**Short task:** In the records, change "pole" to "post" in the lines from the start through the line holding "A: the white train at box=[130, 73, 350, 163]", inclusive, and leave everything else as it is. Return only those lines.
═══ Material ═══
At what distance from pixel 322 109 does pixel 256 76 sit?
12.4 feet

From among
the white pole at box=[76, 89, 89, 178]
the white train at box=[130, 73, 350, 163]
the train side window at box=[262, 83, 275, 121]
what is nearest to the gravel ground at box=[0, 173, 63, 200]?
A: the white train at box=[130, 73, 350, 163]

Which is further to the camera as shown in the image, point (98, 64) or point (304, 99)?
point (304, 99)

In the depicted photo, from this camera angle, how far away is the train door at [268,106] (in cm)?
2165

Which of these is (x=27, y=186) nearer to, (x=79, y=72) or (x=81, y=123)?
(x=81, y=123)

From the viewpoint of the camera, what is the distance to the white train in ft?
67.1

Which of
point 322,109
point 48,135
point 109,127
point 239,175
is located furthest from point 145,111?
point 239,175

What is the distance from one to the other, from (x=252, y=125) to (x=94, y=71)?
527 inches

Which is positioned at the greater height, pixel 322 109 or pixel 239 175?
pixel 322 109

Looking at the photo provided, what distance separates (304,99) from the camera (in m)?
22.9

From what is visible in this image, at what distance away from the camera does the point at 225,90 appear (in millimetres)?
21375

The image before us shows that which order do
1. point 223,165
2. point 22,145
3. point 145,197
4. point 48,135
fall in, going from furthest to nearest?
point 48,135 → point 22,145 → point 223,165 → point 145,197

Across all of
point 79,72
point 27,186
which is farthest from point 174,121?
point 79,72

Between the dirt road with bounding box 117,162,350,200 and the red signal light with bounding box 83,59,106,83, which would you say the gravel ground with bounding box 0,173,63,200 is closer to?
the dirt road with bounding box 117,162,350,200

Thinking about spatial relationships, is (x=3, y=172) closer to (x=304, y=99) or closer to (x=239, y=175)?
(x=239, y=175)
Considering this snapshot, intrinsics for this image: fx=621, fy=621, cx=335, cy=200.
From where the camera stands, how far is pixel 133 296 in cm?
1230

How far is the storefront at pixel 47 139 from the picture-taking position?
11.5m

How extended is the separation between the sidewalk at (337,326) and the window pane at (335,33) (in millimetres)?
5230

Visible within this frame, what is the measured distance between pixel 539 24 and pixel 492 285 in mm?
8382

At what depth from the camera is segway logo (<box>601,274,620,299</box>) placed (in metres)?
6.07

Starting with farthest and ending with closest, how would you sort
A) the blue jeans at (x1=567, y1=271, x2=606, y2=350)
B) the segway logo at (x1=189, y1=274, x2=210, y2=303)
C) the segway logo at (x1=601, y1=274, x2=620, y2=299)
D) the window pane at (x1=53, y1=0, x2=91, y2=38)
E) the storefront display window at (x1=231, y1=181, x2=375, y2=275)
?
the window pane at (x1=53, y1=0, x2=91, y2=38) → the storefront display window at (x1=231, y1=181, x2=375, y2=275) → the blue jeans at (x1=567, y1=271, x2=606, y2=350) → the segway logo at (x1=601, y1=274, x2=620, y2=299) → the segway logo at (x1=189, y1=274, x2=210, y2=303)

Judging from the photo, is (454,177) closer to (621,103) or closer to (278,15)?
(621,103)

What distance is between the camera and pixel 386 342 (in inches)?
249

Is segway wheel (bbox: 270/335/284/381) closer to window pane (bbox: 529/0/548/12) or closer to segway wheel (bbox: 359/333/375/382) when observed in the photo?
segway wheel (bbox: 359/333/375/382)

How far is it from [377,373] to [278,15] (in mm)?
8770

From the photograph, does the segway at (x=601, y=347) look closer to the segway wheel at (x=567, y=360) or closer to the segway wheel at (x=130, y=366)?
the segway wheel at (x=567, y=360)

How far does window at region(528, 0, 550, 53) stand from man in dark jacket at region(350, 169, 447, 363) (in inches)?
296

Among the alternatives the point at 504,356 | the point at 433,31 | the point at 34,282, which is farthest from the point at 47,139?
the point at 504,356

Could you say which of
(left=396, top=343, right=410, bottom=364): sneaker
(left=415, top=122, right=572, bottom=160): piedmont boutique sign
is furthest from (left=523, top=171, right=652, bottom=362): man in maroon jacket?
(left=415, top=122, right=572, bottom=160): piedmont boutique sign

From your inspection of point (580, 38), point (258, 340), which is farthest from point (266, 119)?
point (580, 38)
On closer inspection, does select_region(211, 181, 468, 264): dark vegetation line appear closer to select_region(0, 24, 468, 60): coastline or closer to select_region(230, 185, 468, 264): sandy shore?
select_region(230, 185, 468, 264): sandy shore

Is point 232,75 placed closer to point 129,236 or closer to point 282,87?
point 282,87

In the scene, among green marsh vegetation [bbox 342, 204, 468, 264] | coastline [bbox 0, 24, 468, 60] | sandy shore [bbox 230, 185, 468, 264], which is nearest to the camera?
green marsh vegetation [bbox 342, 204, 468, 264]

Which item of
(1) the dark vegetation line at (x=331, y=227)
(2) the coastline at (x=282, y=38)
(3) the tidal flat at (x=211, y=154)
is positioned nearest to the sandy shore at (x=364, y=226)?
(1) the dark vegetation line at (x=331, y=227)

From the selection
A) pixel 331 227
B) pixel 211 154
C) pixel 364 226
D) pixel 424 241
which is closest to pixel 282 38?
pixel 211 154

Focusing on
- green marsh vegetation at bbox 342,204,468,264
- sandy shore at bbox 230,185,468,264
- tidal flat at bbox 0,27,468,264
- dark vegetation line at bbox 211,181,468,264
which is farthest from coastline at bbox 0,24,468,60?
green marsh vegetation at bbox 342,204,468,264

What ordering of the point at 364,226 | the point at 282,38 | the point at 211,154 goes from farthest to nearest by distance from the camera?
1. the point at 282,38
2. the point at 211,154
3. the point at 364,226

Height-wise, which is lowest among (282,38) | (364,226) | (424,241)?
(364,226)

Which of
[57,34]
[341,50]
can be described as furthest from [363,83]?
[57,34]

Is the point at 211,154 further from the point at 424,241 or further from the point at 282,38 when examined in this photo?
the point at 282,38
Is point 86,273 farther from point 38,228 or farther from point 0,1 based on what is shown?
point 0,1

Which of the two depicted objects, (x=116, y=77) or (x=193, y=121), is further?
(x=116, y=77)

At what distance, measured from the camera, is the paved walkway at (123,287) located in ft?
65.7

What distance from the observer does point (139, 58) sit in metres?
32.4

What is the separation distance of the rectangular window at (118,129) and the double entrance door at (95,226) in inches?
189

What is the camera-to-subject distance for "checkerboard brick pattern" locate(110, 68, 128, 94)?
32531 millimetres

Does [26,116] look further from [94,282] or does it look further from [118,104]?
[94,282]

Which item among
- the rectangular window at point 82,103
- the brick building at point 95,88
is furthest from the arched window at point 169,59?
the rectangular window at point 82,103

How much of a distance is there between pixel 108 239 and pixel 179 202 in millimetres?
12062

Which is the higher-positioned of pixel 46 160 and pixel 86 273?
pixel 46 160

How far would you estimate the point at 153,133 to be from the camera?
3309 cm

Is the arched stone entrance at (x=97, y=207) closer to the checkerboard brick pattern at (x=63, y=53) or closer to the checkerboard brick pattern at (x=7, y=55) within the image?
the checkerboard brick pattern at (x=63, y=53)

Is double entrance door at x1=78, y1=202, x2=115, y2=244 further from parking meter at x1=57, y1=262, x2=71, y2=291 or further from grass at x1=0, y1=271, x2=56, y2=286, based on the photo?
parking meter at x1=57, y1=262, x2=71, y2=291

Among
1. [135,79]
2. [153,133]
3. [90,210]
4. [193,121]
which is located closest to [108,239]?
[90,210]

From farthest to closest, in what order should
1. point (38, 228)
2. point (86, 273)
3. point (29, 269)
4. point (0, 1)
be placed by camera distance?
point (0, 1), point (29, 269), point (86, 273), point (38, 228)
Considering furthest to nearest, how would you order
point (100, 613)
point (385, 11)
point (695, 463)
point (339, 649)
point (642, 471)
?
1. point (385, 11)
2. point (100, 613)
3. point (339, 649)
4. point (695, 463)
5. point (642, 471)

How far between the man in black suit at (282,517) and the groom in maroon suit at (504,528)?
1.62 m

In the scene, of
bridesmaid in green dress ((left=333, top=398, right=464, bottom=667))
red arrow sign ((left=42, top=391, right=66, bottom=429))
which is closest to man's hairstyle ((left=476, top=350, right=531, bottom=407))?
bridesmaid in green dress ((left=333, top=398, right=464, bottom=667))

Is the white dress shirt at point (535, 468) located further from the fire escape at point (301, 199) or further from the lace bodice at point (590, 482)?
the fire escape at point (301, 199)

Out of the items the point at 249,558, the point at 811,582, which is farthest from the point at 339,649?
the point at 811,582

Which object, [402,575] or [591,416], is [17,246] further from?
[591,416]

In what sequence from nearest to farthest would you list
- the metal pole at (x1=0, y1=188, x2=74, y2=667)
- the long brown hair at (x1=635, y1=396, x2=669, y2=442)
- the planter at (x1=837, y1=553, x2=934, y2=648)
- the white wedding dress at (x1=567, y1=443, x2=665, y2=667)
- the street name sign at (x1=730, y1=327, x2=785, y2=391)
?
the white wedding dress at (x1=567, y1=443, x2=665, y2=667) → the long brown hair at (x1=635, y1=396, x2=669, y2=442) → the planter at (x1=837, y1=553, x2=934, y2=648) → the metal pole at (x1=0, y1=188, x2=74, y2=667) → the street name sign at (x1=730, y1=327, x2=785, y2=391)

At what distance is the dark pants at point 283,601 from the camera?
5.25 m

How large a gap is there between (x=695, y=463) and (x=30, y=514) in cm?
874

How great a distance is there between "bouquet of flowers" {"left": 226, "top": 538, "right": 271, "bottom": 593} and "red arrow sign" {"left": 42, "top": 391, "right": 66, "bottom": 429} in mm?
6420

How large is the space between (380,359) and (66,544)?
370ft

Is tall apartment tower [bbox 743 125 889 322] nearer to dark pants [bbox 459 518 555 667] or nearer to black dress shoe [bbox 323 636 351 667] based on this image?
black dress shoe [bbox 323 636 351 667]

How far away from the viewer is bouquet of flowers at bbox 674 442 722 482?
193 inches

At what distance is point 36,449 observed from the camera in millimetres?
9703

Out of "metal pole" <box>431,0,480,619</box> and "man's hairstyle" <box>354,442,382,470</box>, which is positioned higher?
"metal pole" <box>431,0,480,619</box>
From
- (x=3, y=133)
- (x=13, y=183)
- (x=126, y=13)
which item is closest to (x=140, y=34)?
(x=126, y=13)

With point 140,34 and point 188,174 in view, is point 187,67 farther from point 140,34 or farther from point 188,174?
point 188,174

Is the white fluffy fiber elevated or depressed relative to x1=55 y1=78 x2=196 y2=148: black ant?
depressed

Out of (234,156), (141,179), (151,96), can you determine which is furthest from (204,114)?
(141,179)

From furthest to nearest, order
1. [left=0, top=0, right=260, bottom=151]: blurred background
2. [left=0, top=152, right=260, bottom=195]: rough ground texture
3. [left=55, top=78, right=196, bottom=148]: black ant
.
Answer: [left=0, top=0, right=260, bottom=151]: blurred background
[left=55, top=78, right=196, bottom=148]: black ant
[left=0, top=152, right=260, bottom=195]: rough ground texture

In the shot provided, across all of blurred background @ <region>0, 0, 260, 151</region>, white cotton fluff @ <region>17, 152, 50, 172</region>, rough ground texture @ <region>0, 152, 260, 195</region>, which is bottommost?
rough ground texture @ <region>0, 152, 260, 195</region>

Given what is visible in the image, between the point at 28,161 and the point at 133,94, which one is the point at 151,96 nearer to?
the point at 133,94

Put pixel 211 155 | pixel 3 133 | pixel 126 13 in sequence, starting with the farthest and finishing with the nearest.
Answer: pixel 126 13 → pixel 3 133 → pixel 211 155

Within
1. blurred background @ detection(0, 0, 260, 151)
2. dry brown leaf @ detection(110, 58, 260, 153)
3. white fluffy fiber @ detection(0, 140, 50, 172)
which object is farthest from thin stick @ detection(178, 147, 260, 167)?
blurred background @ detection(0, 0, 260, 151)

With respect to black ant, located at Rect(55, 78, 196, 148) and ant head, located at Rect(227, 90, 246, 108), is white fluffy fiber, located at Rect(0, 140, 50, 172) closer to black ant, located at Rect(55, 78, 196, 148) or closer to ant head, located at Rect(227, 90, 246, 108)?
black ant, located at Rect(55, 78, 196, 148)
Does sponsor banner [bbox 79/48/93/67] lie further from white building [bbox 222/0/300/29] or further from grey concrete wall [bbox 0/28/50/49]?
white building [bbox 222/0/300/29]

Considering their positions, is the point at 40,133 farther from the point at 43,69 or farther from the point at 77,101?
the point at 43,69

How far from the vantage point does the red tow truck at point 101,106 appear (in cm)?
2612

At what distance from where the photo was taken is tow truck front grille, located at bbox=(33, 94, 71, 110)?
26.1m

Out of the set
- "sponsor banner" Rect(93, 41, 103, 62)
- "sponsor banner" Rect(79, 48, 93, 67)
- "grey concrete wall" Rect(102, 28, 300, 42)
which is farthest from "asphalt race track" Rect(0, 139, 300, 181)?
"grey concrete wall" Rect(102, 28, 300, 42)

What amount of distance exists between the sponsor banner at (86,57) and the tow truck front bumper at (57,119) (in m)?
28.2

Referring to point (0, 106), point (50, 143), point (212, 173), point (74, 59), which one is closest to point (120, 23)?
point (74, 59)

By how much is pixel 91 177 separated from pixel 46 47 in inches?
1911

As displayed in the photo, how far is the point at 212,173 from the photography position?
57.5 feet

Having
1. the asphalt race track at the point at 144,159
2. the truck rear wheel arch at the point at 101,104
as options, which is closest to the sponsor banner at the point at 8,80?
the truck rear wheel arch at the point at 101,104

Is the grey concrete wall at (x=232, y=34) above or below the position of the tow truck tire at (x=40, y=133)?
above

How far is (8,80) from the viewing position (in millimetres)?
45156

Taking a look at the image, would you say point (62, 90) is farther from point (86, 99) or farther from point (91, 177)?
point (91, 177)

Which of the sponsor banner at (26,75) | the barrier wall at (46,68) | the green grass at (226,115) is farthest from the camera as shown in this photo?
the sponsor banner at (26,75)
═══
**Full solution:**
At what distance from pixel 322 109 does pixel 256 76 sit?
12.4 feet

From among
the white post at box=[76, 89, 89, 178]
the white train at box=[130, 73, 350, 163]
the train side window at box=[262, 83, 275, 121]
what is nearest to the gravel ground at box=[0, 173, 63, 200]?
A: the white train at box=[130, 73, 350, 163]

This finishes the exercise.